Information from Highland Council Education Service about Closing the Poverty-Related Attainment Gap

Information from Highland Council Education Service about Closing the Poverty-Related Attainment Gap

What is this?

​A list of useful websites which contain research-based information on the poverty-related attainment gap. It is not intended to be a comprehensive list of websites and does not indicate any endorsement of the content by The Highland Council. However, it may be a useful starting point in finding research-based information to inform your own work in tackling the attainment gap.

Who is this for?

​Teachers, practitioners, local authority staff, educational psychologists and others who are involved in considering how knowledge, for instance from research, can be applied to build capacity for improvement.

Links

Best Evidence Synthesis (BES) Programme, New Zealand Ministry of Education

The BES Programme aims to synthesise trustworthy evidence about what works and what makes a bigger difference in education, with a particular focus on strategies that make a difference for all learners – including those from disadvantaged backgrounds. The site contains the original research reports as well as research-based exemplars in areas such as reciprocal teaching and communities of mathematical enquiry.

Education Endowment Foundation (EEF)

The Education Endowment Foundation carries out primarily experimental research which aims to work out which strategies are most effective in breaking the link between family income and educational attainment. The research evidence contributes to the Sutton Trust-EEF Teaching and Learning Toolkit, which aims to support schools in using their resources to improve pupil attainment.

Effective Pre-School, Primary and Secondary Education (EPPSE)

Provides an overview of the EPPSE study in England, a longitudinal study which has been tracking the progress and development of more than 3,000 children from pre-school to post-compulsory education. There are a number of useful findings on the poverty-related attainment gap, for instance why some children from disadvantaged backgrounds succeed ‘against the odds’.

Growing Up in Scotland (GUS)

Growing up in Scotland is a longitudinal study which has been tracking the lives of thousands of children and their families in Scotland from birth through to the teenage years and beyond. There are important research findings relating to the impact of poverty on educational and other outcomes, for instance how the impact of disadvantage can be mitigated by children experiencing a wide range of activities in the early years.

Institute for Effective Education, University of York

The Institute for Effective Education undertakes research into effective educational programmes, with a particular focus on improving educational outcomes for young people from disadvantaged backgrounds. There are a range of publications on the site, including Best Evidence in Brief, a free fortnightly e-newsletter of education research news.

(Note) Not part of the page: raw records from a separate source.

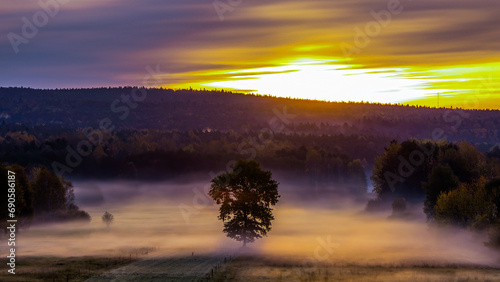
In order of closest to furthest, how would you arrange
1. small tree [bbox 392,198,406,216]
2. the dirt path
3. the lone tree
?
the dirt path < the lone tree < small tree [bbox 392,198,406,216]

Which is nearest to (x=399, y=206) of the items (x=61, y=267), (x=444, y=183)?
(x=444, y=183)

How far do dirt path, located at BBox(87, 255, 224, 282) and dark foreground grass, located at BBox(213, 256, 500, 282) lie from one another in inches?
97.5

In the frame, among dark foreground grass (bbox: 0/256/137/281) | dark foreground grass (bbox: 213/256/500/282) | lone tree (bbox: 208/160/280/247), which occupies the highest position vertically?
lone tree (bbox: 208/160/280/247)

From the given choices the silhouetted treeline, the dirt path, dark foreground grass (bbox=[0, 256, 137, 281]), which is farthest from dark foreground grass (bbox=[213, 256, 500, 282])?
the silhouetted treeline

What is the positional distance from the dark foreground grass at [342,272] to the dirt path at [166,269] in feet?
8.12

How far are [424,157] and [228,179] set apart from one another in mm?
70983

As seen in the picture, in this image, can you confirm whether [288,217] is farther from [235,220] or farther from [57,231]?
[235,220]

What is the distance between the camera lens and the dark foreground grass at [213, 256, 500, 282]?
64.1 m

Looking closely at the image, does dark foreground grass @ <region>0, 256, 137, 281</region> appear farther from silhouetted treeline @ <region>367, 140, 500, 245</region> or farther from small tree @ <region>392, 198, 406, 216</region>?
small tree @ <region>392, 198, 406, 216</region>

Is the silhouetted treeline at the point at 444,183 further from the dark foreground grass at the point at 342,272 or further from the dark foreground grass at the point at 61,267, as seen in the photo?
the dark foreground grass at the point at 61,267

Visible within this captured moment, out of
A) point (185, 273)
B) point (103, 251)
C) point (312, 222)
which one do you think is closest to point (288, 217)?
point (312, 222)

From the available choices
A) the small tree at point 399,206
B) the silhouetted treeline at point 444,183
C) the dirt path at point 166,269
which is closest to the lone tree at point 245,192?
the dirt path at point 166,269

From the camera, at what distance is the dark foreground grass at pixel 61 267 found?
6381cm

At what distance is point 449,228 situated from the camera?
336ft
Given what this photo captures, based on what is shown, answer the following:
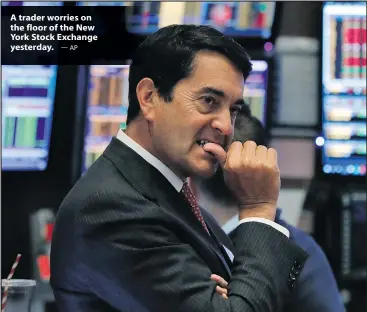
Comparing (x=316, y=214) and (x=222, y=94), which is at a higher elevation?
(x=222, y=94)

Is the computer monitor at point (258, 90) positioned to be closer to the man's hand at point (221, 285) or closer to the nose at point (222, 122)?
the nose at point (222, 122)

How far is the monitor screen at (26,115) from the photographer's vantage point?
2301 millimetres

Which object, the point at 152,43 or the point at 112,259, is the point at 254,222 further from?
the point at 152,43

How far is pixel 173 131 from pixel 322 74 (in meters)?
0.99

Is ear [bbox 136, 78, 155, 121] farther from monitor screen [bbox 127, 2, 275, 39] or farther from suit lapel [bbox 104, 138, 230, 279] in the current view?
monitor screen [bbox 127, 2, 275, 39]

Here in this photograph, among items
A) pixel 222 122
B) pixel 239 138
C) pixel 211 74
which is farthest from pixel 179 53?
pixel 239 138

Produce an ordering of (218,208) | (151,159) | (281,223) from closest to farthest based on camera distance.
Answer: (151,159)
(281,223)
(218,208)

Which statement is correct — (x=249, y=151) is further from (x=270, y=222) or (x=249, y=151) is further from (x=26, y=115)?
(x=26, y=115)

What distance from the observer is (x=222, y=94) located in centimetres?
161

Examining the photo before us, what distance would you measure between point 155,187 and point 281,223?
0.55 meters

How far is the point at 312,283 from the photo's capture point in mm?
2000

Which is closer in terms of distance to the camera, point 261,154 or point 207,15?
point 261,154

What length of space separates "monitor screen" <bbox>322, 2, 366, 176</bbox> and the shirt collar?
93 cm

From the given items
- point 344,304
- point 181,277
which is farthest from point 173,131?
point 344,304
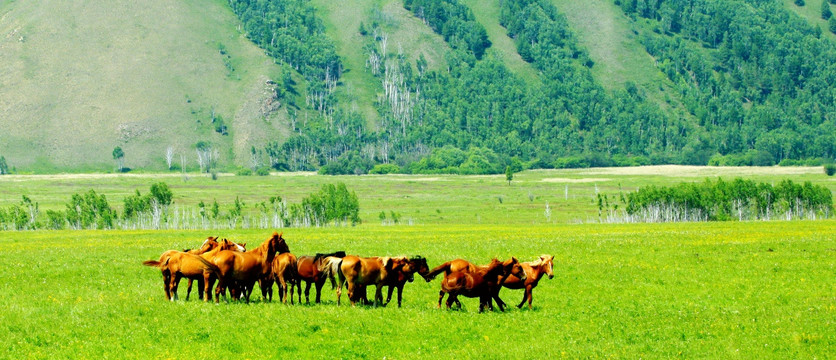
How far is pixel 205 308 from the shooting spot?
26.0 meters

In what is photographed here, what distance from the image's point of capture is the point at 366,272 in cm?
2756

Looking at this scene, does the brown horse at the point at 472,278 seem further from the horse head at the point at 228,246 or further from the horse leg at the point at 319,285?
the horse head at the point at 228,246

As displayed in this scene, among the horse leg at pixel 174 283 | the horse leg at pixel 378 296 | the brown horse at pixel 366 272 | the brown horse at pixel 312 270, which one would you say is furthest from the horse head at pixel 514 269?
the horse leg at pixel 174 283

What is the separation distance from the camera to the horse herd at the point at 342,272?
27062 millimetres

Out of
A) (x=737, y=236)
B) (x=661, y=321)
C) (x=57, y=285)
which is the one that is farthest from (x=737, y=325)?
(x=737, y=236)

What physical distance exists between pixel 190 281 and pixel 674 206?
326 ft

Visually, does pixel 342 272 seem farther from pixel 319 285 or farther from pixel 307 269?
pixel 307 269

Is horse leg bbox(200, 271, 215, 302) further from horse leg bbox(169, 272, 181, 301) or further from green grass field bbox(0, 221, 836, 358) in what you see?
green grass field bbox(0, 221, 836, 358)

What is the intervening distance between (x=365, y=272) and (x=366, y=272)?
0.04 metres

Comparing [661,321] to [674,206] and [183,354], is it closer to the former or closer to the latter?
[183,354]

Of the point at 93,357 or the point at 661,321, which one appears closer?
the point at 93,357

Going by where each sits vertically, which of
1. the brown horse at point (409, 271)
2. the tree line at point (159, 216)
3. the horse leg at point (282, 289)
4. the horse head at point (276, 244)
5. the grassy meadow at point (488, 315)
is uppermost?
the horse head at point (276, 244)

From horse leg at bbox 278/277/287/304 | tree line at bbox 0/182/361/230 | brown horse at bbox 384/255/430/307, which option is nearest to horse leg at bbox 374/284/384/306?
brown horse at bbox 384/255/430/307

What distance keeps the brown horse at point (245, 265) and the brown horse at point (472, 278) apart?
5.64 meters
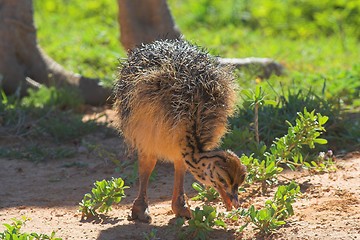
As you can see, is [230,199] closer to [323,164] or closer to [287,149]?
[287,149]

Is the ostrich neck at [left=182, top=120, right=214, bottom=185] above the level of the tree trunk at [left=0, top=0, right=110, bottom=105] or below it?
below

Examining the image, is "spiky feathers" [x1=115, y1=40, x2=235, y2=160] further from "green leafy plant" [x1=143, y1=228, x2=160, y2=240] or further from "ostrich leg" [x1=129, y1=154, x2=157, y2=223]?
"green leafy plant" [x1=143, y1=228, x2=160, y2=240]

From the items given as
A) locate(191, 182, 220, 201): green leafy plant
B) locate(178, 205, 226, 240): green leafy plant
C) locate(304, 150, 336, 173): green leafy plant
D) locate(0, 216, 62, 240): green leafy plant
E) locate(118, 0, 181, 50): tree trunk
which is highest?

Joseph Rowntree Foundation – Education and Poverty

The Joseph Rowntree Foundation undertakes a large programme of research and development into social issues in the UK. One research programme focuses on education and poverty, and the website currently contains a number of pieces of relevant research exploring how social, educational and economic factors affect learning.

Scottish-specific toolkit development​

A Scottish-specific toolkit is planned to support access to national and international research evidence relating to closing the attainment gap.

This will be based around the EEF Teaching and Learning Toolkit. The EEF Toolkit provides an accessible summary of educational research designed to inform discussions on the most effective approaches to improving attainment, with a focus on 5-16 year olds and poverty disadvantage. It contains 34 teaching approaches and interventions, each summarised in terms of their average impact on attainment, the strength of the evidence supporting them and their cost.

An initial version of the toolkit has now been made available. This toolkit will be developed over the coming months which will grow to include more Scotland specific content.

This toolkit will be useful for education leaders and practitioners to inform decision making on use of Pupil Equity Funding, raising attainment and improving equity. It can be used in conjunction with the range of interventions and approaches provided above.